## Start Records to process

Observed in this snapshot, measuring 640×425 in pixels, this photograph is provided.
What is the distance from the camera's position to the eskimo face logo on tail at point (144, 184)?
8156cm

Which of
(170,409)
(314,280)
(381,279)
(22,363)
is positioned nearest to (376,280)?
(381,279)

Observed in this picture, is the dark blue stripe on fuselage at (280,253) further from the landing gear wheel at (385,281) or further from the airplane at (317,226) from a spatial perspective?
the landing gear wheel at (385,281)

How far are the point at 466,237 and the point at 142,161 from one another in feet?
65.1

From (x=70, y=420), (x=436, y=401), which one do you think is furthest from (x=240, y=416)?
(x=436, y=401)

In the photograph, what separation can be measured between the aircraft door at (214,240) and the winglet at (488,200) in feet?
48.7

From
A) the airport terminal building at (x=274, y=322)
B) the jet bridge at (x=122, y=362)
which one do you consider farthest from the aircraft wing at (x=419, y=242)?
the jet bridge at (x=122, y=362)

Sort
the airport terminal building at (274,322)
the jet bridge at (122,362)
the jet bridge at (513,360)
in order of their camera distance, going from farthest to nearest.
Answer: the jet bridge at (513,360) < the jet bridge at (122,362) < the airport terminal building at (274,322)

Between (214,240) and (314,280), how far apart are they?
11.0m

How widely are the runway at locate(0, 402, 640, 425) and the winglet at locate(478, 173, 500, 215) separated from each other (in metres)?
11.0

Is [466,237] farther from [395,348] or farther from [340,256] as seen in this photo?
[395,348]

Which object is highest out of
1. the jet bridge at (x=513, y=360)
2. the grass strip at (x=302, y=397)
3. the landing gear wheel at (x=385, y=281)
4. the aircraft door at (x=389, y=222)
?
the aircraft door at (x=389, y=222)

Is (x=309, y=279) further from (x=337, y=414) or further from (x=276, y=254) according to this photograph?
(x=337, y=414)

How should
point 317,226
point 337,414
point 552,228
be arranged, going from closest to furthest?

## End Records to process

* **Aim**:
Please repeat the records above word for word, from the first line through the last.

* **Task response**:
Observed in this snapshot, measuring 640×425 in pixels, this photograph is provided.
What is the distance from the camera's position to the eskimo face logo on tail at point (144, 184)?
8156cm

Which of
(170,409)
(314,280)
(381,279)
(22,363)
is positioned nearest to (376,280)?
(381,279)

Observed in this picture, is the dark blue stripe on fuselage at (280,253) further from the landing gear wheel at (385,281) or further from the airplane at (317,226) from a spatial perspective?
the landing gear wheel at (385,281)

How far are the point at 466,237 and the point at 142,161 from one another in feet?
65.1

From (x=70, y=420), (x=436, y=401), which one do you think is furthest from (x=240, y=416)?
(x=436, y=401)

In the photograph, what separation can be measured between the aircraft door at (214,240) and the winglet at (488,200) in feet?
48.7

From
A) the airport terminal building at (x=274, y=322)
B) the jet bridge at (x=122, y=362)
which one do you consider farthest from the aircraft wing at (x=419, y=242)?
the jet bridge at (x=122, y=362)

Sort
the airport terminal building at (274,322)
the jet bridge at (122,362)
the jet bridge at (513,360)
in order of their camera distance, going from farthest to nearest.
Answer: the jet bridge at (513,360) < the jet bridge at (122,362) < the airport terminal building at (274,322)

Between (214,240) and (314,280), how far apart are they?
11.0m

How widely are the runway at locate(0, 402, 640, 425) and the winglet at locate(478, 173, 500, 215) separated from each other (in metres)?
11.0

Is [466,237] farther from [395,348] or farther from [340,256] as seen in this photo?
[395,348]

Which object is highest out of
1. the jet bridge at (x=513, y=360)
2. the grass strip at (x=302, y=397)
3. the landing gear wheel at (x=385, y=281)
4. the aircraft door at (x=389, y=222)
?
the aircraft door at (x=389, y=222)

Is (x=309, y=279) further from (x=337, y=414) or further from (x=276, y=254) according to this photograph?
(x=337, y=414)

How should
point 317,226
point 337,414
point 552,228
be arranged, going from closest to furthest?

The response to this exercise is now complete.